Proof in mathematics: Deductive reasoning; Direct proof and induction proof; RAA indirect proof and counter-noun proof. Euclid's axiomatic method: Euclid's axiomatic method; Modern axiomatic method. Hilbert's axioms for geometry (I): Axioms of Incidence; Theories and models; Axioms of betweenness; Axioms of congruence. Hilbert's axioms for geometry (II): Axioms of continuity; Axioms of parallelism; Geometric systems. Consequences of the axioms for geometry: Geometry of the circle; Geometry of the quadrilateral; Geometry of the triangle. Natural numbers according to Peano: Peano's axioms; Various formulation of the axiom of induction; Recursive definitions.

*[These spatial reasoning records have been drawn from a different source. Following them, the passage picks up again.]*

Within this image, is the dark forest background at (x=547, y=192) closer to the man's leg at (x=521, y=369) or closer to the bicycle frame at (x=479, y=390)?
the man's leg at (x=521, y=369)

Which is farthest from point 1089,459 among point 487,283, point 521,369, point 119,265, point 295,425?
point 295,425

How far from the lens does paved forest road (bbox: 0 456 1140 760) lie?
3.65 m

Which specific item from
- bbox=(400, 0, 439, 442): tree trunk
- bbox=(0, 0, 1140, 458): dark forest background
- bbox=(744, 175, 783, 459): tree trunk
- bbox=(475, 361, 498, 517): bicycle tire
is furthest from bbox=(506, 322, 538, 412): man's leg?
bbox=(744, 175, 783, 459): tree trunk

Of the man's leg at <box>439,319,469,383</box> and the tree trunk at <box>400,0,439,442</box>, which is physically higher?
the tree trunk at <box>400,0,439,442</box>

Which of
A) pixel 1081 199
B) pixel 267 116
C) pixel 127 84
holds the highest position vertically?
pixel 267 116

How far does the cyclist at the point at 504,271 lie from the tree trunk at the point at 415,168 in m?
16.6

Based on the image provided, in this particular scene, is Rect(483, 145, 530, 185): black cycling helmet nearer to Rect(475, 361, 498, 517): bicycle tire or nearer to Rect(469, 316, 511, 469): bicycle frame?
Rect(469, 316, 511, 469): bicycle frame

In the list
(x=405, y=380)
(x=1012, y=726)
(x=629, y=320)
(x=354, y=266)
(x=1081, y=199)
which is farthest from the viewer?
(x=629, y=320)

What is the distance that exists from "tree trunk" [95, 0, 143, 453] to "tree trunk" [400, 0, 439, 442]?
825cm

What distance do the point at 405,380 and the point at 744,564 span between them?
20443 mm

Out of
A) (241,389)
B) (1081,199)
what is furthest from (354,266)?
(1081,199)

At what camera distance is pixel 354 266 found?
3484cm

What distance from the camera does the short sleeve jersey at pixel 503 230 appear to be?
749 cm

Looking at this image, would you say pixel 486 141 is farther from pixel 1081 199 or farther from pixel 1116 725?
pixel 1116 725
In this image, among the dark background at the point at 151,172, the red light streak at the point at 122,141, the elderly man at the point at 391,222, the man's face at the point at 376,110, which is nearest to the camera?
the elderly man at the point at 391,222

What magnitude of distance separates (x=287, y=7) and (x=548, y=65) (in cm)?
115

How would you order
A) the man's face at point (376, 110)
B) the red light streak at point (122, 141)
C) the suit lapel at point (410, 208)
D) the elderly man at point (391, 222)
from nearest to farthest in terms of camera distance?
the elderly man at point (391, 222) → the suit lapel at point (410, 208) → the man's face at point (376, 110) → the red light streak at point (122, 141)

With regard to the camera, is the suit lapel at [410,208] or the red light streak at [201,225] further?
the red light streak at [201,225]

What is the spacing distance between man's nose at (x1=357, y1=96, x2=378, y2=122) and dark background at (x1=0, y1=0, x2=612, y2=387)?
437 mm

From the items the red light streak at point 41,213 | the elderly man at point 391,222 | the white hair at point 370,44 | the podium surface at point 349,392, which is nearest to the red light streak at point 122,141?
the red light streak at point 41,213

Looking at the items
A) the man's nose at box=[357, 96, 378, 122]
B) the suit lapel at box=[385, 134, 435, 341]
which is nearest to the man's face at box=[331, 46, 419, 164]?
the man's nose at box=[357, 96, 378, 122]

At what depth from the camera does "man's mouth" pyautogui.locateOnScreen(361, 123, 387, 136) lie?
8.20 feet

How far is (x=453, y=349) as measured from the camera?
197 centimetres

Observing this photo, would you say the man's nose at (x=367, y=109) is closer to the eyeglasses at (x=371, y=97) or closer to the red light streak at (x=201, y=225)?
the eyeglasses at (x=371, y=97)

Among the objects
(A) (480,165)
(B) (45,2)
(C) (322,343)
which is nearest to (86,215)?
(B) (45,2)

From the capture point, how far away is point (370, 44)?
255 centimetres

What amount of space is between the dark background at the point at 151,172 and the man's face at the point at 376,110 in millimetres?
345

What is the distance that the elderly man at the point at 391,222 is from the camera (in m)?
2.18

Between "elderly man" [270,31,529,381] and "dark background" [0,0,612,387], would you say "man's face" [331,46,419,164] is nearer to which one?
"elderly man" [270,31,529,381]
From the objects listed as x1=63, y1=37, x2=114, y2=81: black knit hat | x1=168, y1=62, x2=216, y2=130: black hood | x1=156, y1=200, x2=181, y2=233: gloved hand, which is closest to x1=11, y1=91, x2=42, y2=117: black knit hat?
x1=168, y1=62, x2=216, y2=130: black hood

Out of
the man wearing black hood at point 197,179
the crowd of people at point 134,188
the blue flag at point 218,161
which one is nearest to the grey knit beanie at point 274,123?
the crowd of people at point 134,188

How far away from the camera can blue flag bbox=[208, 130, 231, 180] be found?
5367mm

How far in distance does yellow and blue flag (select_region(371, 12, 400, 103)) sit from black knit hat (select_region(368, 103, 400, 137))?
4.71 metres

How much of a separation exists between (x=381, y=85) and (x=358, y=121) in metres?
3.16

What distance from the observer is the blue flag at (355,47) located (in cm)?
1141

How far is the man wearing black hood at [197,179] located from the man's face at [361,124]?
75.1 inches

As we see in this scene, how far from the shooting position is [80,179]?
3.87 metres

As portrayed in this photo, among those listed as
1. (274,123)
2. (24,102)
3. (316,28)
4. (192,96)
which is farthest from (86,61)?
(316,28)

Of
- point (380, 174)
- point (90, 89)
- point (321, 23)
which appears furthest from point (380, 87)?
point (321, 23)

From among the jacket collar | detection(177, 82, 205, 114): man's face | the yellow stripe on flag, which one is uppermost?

From abacus to the computer: The words of science, origins and evolution; Abachi and numerical systems; Rulers and tables; Calculators. Precision and Approximation Mathematics: Probability theory and calculus of variations. Measuring space and time in history: Astronomy and cosmology; Calendars.

Online interactive teaching through the use of given presentations and videos, as well as questions to simulate the final examination.

Three different possibilities exist, which are not equivalent to each other.

First possibility: those who choose the course for the Mathematics degree will be examined for a total of 6 credits (modules of geometry and arithmetic: 1 to 6), not for the 3 credits of Hystory of Sciences. The course will be valid for 6 credits (6 CFU).

First possibility: those who choose the course for the Strategic Sciences degree will be examined for a total of 6 credits (modules arithmetic and history of sciences: 1, 2, 6, 7, 8 and 9). The course will be valid for 6 credits (6 CFU).

Third possibility: the course could also be chosen for a total of 6 credits (3 + 3 at your choosing) by students from other degrees. 

It is possible to choose all the modules (1 to 9): in this case, the course will be valid for 9 credits (9 CFU). 

For each chosen possibility, the examination is only written and consists of a computer-based test. The examination takes place at the same time for all the students (independently of their choice).

Slides and didactic material of the modules that make the course, accessible on the start@unito platform subject to registration and authentication (link: http://start.unito.it/enrol/index.php?id=27). 

Greenberg, M.J. (1993). Euclidean and Non-Euclidean Geometries: Development and History (3rd Ed.). New York: W.H. Freeman and Company.